"Instructive failures in authorship attribution by shared phrases in large textual corpora" by Gabriel Egan
On 7 May 1996, Dorothy Woods, a retired health worker, was found dead in her home in Huddersfield in the north of England. She had been smothered by a pillow and signs of a break-in made local police pursue the theory of a burglary gone wrong. A window at the point of entry was found to hold the oily impression of a human ear pressed against it. Unfortunately for local burglar Mark Dallagher, Huddersfield police consulted a Dutch police officer, Cornelis van der Lugt, who although he had no forensics training had become convinced that ear-prints are as incriminating as fingerprints. Comparison of Dallagher's ear with the print left at the crime scene led to his conviction for murder, followed six years later by his retrial and exoneration. The Court of Appeal found that the first trial judge misdirected the jury regarding the value of expert testimony and failed to identify fallacious reasoning about statistical probability. The Dallagher case contains several lessons for the study of authorship attribution.
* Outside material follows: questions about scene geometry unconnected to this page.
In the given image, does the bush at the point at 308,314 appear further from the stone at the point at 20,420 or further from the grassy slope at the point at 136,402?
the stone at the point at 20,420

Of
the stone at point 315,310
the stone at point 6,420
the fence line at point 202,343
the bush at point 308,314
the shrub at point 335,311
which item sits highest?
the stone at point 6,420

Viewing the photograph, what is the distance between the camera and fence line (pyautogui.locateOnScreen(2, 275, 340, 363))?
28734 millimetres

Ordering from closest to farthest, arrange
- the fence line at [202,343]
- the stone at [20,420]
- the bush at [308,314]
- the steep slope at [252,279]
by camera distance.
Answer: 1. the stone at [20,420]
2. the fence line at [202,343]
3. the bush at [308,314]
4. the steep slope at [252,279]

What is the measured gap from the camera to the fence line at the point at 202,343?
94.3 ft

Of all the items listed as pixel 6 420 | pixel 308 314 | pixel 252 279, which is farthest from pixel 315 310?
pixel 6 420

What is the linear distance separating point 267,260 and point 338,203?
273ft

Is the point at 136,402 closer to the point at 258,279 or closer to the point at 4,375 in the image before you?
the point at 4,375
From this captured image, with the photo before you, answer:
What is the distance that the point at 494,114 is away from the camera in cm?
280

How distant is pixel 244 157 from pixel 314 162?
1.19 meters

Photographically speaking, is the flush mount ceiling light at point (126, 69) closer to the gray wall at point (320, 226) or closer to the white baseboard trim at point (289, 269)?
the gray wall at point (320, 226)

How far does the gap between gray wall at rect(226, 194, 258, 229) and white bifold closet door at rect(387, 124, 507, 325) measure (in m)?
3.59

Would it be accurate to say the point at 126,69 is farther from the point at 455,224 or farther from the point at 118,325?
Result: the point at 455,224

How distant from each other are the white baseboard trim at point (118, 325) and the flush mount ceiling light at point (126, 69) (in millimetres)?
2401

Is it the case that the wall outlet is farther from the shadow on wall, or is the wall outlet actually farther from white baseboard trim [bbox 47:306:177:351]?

As with finger-print and DNA evidence, the strongest kinds of argument in such cases are those used to exclude suspects rather than include them. If we find a partial human genome or finger-print at a crime scene, we might with certainty declare that it matches no part of the DNA or the fingers of a given suspect. The suspect cannot have left this evidence. But finding that the fragment matches part of a suspect's DNA or finger is not itself proof of guilt since, being only a fragment, it might also match others' DNA or fingers. When evaluating so-called partial matches, we are forced to make statistical speculations about the likelihood that a fragment of a given size might match more than one person. Human beings, including experts, have not always made the correct judgements about such likelihoods. In this brief talk I want to look at recent failures in this area to see what we can learn from them. The key lesson is that finding that the suspect's ear matches the ear-print doesn't mean that he did it.
* * *
Brian Vickers has published a series of articles in the past 10 years that make claims based on automated searching of a collection of electronic texts put together by him and his collaborator Marcus Dahl. Most importantly, the claims rely as much on what is not found in searching this database as on what is found, and this raises an obvious doubt in the mind of the reader. Since no one but Vickers has access to their database, or even knows which works are in it, we cannot tell if his failure to find something--typically the allegedly distinctive phrases used by the dramatist whose canon he was investigating--is due to that something genuinely being absent from various writings of the period, or simply because his database in incomplete and/or he is searching it ineffectively.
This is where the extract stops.